BiomedSciAI / causallib

A Python package for modular causal inference analysis and model evaluations
Apache License 2.0
728 stars 97 forks source link

Dependency housekeeping: sklearn>=1.2, numpy>2, pandas #72

Closed ehudkr closed 3 months ago

ehudkr commented 3 months ago

Adjust causallib and its tests for scikit-learn version >=1.2.0. And do additional housekeeping adjusting for ever-evolving changes in causallib's dependencies.

Starting version 1.2.0 Scikit-learn enforced named inputs (i.e., dataframes) to have all their columns be of a single type. Namely, you could not fit an sklearn model on a dataframe with an integer column name (e.g., 0) and a string column name (e.g., "x1"). This has caused causallib to crash depending on the provided input (especially the ones in its tests). This is because causallib may often join the covariates X and treatment a (Standardization) and some propensity-based features (PropensityFeatureStandardization). And if the name given to a and/or the propensity feature is, for example, a string, while X columns are integers, it would've cause sklearn to crash. Note that non-string column names in dataframes seem to be anti-pattern, and therefore if the user provided X with string columns and a with a string name, no error should've arise, 2) the proposed solution will tend to stringify columns/names.

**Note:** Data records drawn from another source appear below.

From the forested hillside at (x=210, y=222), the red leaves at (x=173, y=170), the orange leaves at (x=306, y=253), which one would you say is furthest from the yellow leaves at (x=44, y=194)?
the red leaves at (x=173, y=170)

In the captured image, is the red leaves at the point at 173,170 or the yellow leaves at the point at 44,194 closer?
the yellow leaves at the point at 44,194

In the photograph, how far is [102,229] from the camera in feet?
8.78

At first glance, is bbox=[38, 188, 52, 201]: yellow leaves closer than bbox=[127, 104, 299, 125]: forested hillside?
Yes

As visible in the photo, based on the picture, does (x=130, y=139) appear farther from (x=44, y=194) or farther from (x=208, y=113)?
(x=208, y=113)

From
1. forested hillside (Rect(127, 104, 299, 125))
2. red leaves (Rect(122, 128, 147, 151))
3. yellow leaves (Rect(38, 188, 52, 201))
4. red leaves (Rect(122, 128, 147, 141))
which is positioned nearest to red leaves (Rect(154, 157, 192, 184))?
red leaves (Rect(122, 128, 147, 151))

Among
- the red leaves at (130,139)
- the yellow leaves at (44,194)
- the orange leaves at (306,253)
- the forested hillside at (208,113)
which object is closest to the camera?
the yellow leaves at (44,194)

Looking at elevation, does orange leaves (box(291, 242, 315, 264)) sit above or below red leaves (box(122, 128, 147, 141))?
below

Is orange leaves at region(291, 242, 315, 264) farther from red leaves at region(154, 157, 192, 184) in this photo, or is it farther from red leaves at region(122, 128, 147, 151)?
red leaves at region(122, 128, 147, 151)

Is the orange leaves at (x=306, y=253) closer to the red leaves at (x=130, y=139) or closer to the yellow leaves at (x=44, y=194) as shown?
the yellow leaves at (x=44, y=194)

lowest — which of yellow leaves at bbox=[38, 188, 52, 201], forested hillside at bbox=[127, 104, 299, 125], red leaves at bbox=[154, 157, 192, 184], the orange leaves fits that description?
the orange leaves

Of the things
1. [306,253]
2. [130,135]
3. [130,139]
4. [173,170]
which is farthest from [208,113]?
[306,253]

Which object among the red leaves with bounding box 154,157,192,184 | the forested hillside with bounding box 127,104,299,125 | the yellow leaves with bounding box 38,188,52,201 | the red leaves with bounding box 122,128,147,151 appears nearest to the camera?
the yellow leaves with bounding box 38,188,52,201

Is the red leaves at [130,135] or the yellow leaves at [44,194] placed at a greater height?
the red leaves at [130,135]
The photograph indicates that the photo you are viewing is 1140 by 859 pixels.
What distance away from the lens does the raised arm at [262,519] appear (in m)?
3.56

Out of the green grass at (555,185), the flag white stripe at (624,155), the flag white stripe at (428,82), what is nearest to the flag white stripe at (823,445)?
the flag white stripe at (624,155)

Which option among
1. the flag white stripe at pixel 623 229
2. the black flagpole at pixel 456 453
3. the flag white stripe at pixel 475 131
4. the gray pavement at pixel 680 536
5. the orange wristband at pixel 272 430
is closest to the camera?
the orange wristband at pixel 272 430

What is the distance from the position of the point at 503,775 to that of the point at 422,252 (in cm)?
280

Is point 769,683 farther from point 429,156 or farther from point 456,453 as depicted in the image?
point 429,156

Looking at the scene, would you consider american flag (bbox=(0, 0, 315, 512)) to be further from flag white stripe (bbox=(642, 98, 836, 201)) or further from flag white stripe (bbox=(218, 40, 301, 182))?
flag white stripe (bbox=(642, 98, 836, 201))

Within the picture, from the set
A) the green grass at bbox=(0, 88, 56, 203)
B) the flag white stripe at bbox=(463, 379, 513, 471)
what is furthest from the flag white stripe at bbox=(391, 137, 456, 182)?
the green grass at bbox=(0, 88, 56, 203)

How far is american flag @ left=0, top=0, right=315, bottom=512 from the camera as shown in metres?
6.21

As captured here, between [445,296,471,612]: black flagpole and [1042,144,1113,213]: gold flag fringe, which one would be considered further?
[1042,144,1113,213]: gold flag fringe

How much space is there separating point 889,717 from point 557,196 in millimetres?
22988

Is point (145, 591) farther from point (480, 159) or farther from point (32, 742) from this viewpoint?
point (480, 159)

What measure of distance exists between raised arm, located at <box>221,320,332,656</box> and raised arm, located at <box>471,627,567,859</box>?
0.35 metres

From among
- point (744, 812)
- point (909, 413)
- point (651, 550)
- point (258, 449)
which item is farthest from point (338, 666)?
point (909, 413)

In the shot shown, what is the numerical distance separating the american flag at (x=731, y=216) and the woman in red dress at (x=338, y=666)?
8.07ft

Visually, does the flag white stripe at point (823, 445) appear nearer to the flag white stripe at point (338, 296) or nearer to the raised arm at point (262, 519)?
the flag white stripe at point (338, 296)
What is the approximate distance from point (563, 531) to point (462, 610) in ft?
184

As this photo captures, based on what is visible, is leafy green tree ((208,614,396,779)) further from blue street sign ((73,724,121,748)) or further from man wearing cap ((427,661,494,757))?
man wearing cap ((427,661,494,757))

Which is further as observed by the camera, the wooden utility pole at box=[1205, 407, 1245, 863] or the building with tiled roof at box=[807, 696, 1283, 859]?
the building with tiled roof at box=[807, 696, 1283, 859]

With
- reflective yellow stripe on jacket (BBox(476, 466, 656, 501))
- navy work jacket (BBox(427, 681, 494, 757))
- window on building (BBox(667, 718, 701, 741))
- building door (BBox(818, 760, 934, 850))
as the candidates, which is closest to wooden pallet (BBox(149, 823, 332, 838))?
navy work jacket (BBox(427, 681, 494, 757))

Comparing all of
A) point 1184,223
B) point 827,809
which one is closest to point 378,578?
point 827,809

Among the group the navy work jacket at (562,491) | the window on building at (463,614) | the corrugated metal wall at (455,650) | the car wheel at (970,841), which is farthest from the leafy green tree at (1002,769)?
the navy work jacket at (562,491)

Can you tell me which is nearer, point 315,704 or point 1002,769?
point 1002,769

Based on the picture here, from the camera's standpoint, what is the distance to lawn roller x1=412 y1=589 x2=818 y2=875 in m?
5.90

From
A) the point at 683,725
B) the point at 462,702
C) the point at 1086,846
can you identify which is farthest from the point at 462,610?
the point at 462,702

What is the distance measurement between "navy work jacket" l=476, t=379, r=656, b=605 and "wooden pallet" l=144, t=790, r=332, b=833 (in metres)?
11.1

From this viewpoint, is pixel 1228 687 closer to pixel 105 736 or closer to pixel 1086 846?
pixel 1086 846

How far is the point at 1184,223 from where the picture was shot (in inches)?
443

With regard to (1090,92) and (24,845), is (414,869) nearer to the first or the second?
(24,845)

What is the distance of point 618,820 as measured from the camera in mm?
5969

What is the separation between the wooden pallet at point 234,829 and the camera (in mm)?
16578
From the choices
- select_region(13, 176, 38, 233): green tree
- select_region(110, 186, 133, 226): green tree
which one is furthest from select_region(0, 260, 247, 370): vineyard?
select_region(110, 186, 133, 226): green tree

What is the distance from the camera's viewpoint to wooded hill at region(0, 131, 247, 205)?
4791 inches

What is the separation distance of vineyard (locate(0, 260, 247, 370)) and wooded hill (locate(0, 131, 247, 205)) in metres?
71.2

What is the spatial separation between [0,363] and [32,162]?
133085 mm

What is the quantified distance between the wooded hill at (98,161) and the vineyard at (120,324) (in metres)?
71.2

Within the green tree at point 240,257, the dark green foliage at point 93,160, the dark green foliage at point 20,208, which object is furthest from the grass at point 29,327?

The proposed solution is mostly a "safe join" in which X's columns and a's name are evaluated for their types. If X's columns are of mixed types they are converted to strings. If X.columns and a.name type do not agree then there will be a preference to convert them all to strings. After this name sanitization, they are concatenated.

In addition to adjusting for scikit-learn>=1.2, there were additional changes to adjust the package for numpy>=2 and for pandas>=2.1.